■ **Problem**
An identical transcription of the records is required.
------------
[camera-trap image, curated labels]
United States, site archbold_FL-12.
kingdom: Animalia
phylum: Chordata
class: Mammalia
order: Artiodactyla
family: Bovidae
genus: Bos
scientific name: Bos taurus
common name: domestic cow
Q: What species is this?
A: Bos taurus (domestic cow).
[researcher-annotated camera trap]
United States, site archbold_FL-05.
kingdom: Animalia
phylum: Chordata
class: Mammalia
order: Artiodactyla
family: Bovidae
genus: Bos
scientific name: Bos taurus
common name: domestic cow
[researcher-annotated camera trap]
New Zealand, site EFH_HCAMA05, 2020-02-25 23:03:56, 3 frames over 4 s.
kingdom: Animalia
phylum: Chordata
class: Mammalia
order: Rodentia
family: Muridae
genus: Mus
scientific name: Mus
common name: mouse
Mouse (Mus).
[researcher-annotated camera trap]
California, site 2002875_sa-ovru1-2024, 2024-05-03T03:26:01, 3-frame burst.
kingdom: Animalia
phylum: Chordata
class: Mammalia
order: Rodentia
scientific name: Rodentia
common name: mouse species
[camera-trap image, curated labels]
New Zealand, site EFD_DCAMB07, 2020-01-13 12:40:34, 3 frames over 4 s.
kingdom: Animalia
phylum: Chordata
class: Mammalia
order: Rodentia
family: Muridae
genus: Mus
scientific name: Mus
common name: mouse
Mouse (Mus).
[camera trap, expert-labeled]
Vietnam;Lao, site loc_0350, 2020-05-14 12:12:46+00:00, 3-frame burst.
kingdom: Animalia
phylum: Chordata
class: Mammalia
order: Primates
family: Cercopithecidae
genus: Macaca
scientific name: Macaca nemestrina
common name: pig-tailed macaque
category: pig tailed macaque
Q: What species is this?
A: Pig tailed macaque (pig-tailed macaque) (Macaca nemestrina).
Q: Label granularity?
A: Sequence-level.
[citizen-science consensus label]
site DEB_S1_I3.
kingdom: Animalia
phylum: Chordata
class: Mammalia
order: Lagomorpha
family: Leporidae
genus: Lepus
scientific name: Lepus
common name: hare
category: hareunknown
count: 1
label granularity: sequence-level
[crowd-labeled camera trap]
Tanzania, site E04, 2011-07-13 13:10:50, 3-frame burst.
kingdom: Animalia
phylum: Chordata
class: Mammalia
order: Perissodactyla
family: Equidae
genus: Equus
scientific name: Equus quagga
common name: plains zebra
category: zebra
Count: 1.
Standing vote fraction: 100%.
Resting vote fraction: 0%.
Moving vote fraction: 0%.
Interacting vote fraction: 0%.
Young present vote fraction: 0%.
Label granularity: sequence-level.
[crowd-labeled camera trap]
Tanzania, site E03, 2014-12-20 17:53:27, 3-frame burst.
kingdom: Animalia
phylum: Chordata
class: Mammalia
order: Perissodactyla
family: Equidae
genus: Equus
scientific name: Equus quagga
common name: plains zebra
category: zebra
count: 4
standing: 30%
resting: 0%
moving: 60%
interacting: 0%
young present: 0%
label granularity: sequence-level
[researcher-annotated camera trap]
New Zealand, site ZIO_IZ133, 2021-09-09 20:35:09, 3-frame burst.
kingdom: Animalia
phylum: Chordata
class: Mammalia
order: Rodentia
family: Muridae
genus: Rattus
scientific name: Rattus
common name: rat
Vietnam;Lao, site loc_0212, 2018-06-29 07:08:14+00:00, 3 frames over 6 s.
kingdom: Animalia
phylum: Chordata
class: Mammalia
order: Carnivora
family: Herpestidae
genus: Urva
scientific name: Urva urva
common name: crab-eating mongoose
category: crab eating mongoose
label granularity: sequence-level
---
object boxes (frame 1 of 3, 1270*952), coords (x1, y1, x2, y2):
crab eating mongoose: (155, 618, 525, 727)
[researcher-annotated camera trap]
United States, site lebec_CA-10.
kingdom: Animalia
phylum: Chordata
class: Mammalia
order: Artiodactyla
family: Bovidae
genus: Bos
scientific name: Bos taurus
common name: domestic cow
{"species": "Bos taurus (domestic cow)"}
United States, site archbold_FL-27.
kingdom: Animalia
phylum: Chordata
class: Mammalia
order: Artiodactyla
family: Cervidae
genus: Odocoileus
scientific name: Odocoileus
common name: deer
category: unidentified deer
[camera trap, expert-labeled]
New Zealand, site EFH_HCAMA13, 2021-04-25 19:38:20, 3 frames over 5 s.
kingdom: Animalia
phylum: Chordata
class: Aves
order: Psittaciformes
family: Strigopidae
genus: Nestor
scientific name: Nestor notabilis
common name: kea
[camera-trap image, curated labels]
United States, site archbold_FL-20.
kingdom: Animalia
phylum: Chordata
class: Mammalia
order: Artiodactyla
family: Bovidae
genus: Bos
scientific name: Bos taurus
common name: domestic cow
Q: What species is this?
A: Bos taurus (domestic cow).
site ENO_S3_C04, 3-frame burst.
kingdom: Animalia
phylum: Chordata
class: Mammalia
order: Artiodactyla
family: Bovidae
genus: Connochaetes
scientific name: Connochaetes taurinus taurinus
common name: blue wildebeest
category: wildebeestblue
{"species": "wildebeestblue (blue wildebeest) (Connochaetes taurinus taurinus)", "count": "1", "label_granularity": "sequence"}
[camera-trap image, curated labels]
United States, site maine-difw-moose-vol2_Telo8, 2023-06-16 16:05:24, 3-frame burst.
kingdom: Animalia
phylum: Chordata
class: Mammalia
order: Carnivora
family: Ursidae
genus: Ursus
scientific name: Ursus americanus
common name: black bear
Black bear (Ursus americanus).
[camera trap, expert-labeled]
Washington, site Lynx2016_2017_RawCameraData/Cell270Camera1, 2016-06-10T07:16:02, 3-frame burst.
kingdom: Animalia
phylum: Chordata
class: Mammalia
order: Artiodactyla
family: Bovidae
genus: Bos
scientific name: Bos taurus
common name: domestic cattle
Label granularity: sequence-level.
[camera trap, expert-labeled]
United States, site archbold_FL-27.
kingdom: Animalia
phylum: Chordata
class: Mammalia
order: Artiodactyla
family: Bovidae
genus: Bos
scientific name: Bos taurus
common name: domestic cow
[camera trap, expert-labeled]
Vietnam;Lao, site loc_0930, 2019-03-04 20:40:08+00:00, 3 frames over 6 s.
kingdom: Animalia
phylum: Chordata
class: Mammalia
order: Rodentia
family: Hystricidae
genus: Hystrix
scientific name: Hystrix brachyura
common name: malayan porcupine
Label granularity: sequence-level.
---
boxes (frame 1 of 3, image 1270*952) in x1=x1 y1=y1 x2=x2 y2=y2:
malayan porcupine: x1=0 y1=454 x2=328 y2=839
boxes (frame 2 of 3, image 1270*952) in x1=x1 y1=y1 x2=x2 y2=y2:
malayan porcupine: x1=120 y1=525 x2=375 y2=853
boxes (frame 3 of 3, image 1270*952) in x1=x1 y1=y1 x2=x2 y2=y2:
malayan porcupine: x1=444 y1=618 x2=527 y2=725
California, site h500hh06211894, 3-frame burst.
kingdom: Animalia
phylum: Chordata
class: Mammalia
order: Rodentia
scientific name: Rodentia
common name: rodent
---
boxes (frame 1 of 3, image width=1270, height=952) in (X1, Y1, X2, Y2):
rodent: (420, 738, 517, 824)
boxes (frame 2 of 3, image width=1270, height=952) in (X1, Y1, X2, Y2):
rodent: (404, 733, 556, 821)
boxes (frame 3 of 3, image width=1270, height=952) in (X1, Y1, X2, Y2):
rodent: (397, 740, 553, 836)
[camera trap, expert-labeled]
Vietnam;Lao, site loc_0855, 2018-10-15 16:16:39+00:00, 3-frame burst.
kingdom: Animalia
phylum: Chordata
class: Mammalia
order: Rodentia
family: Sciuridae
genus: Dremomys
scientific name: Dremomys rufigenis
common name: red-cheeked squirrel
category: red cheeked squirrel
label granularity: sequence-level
------------
■ **Task solution**
[camera-trap image, curated labels]
United States, site archbold_FL-12.
kingdom: Animalia
phylum: Chordata
class: Mammalia
order: Artiodactyla
family: Bovidae
genus: Bos
scientific name: Bos taurus
common name: domestic cow
Q: What species is this?
A: Bos taurus (domestic cow).
[researcher-annotated camera trap]
United States, site archbold_FL-05.
kingdom: Animalia
phylum: Chordata
class: Mammalia
order: Artiodactyla
family: Bovidae
genus: Bos
scientific name: Bos taurus
common name: domestic cow
[researcher-annotated camera trap]
New Zealand, site EFH_HCAMA05, 2020-02-25 23:03:56, 3 frames over 4 s.
kingdom: Animalia
phylum: Chordata
class: Mammalia
order: Rodentia
family: Muridae
genus: Mus
scientific name: Mus
common name: mouse
Mouse (Mus).
[researcher-annotated camera trap]
California, site 2002875_sa-ovru1-2024, 2024-05-03T03:26:01, 3-frame burst.
kingdom: Animalia
phylum: Chordata
class: Mammalia
order: Rodentia
scientific name: Rodentia
common name: mouse species
[camera-trap image, curated labels]
New Zealand, site EFD_DCAMB07, 2020-01-13 12:40:34, 3 frames over 4 s.
kingdom: Animalia
phylum: Chordata
class: Mammalia
order: Rodentia
family: Muridae
genus: Mus
scientific name: Mus
common name: mouse
Mouse (Mus).
[camera trap, expert-labeled]
Vietnam;Lao, site loc_0350, 2020-05-14 12:12:46+00:00, 3-frame burst.
kingdom: Animalia
phylum: Chordata
class: Mammalia
order: Primates
family: Cercopithecidae
genus: Macaca
scientific name: Macaca nemestrina
common name: pig-tailed macaque
category: pig tailed macaque
Q: What species is this?
A: Pig tailed macaque (pig-tailed macaque) (Macaca nemestrina).
Q: Label granularity?
A: Sequence-level.
[citizen-science consensus label]
site DEB_S1_I3.
kingdom: Animalia
phylum: Chordata
class: Mammalia
order: Lagomorpha
family: Leporidae
genus: Lepus
scientific name: Lepus
common name: hare
category: hareunknown
count: 1
label granularity: sequence-level
[crowd-labeled camera trap]
Tanzania, site E04, 2011-07-13 13:10:50, 3-frame burst.
kingdom: Animalia
phylum: Chordata
class: Mammalia
order: Perissodactyla
family: Equidae
genus: Equus
scientific name: Equus quagga
common name: plains zebra
category: zebra
Count: 1.
Standing vote fraction: 100%.
Resting vote fraction: 0%.
Moving vote fraction: 0%.
Interacting vote fraction: 0%.
Young present vote fraction: 0%.
Label granularity: sequence-level.
[crowd-labeled camera trap]
Tanzania, site E03, 2014-12-20 17:53:27, 3-frame burst.
kingdom: Animalia
phylum: Chordata
class: Mammalia
order: Perissodactyla
family: Equidae
genus: Equus
scientific name: Equus quagga
common name: plains zebra
category: zebra
count: 4
standing: 30%
resting: 0%
moving: 60%
interacting: 0%
young present: 0%
label granularity: sequence-level
[researcher-annotated camera trap]
New Zealand, site ZIO_IZ133, 2021-09-09 20:35:09, 3-frame burst.
kingdom: Animalia
phylum: Chordata
class: Mammalia
order: Rodentia
family: Muridae
genus: Rattus
scientific name: Rattus
common name: rat
Vietnam;Lao, site loc_0212, 2018-06-29 07:08:14+00:00, 3 frames over 6 s.
kingdom: Animalia
phylum: Chordata
class: Mammalia
order: Carnivora
family: Herpestidae
genus: Urva
scientific name: Urva urva
common name: crab-eating mongoose
category: crab eating mongoose
label granularity: sequence-level
---
object boxes (frame 1 of 3, 1270*952), coords (x1, y1, x2, y2):
crab eating mongoose: (155, 618, 525, 727)
[researcher-annotated camera trap]
United States, site lebec_CA-10.
kingdom: Animalia
phylum: Chordata
class: Mammalia
order: Artiodactyla
family: Bovidae
genus: Bos
scientific name: Bos taurus
common name: domestic cow
{"species": "Bos taurus (domestic cow)"}
United States, site archbold_FL-27.
kingdom: Animalia
phylum: Chordata
class: Mammalia
order: Artiodactyla
family: Cervidae
genus: Odocoileus
scientific name: Odocoileus
common name: deer
category: unidentified deer
[camera trap, expert-labeled]
New Zealand, site EFH_HCAMA13, 2021-04-25 19:38:20, 3 frames over 5 s.
kingdom: Animalia
phylum: Chordata
class: Aves
order: Psittaciformes
family: Strigopidae
genus: Nestor
scientific name: Nestor notabilis
common name: kea
[camera-trap image, curated labels]
United States, site archbold_FL-20.
kingdom: Animalia
phylum: Chordata
class: Mammalia
order: Artiodactyla
family: Bovidae
genus: Bos
scientific name: Bos taurus
common name: domestic cow
Q: What species is this?
A: Bos taurus (domestic cow).
site ENO_S3_C04, 3-frame burst.
kingdom: Animalia
phylum: Chordata
class: Mammalia
order: Artiodactyla
family: Bovidae
genus: Connochaetes
scientific name: Connochaetes taurinus taurinus
common name: blue wildebeest
category: wildebeestblue
{"species": "wildebeestblue (blue wildebeest) (Connochaetes taurinus taurinus)", "count": "1", "label_granularity": "sequence"}
[camera-trap image, curated labels]
United States, site maine-difw-moose-vol2_Telo8, 2023-06-16 16:05:24, 3-frame burst.
kingdom: Animalia
phylum: Chordata
class: Mammalia
order: Carnivora
family: Ursidae
genus: Ursus
scientific name: Ursus americanus
common name: black bear
Black bear (Ursus americanus).
[camera trap, expert-labeled]
Washington, site Lynx2016_2017_RawCameraData/Cell270Camera1, 2016-06-10T07:16:02, 3-frame burst.
kingdom: Animalia
phylum: Chordata
class: Mammalia
order: Artiodactyla
family: Bovidae
genus: Bos
scientific name: Bos taurus
common name: domestic cattle
Label granularity: sequence-level.
[camera trap, expert-labeled]
United States, site archbold_FL-27.
kingdom: Animalia
phylum: Chordata
class: Mammalia
order: Artiodactyla
family: Bovidae
genus: Bos
scientific name: Bos taurus
common name: domestic cow
[camera trap, expert-labeled]
Vietnam;Lao, site loc_0930, 2019-03-04 20:40:08+00:00, 3 frames over 6 s.
kingdom: Animalia
phylum: Chordata
class: Mammalia
order: Rodentia
family: Hystricidae
genus: Hystrix
scientific name: Hystrix brachyura
common name: malayan porcupine
Label granularity: sequence-level.
---
boxes (frame 1 of 3, image 1270*952) in x1=x1 y1=y1 x2=x2 y2=y2:
malayan porcupine: x1=0 y1=454 x2=328 y2=839
boxes (frame 2 of 3, image 1270*952) in x1=x1 y1=y1 x2=x2 y2=y2:
malayan porcupine: x1=120 y1=525 x2=375 y2=853
boxes (frame 3 of 3, image 1270*952) in x1=x1 y1=y1 x2=x2 y2=y2:
malayan porcupine: x1=444 y1=618 x2=527 y2=725
California, site h500hh06211894, 3-frame burst.
kingdom: Animalia
phylum: Chordata
class: Mammalia
order: Rodentia
scientific name: Rodentia
common name: rodent
---
boxes (frame 1 of 3, image width=1270, height=952) in (X1, Y1, X2, Y2):
rodent: (420, 738, 517, 824)
boxes (frame 2 of 3, image width=1270, height=952) in (X1, Y1, X2, Y2):
rodent: (404, 733, 556, 821)
boxes (frame 3 of 3, image width=1270, height=952) in (X1, Y1, X2, Y2):
rodent: (397, 740, 553, 836)
[camera trap, expert-labeled]
Vietnam;Lao, site loc_0855, 2018-10-15 16:16:39+00:00, 3-frame burst.
kingdom: Animalia
phylum: Chordata
class: Mammalia
order: Rodentia
family: Sciuridae
genus: Dremomys
scientific name: Dremomys rufigenis
common name: red-cheeked squirrel
category: red cheeked squirrel
label granularity: sequence-level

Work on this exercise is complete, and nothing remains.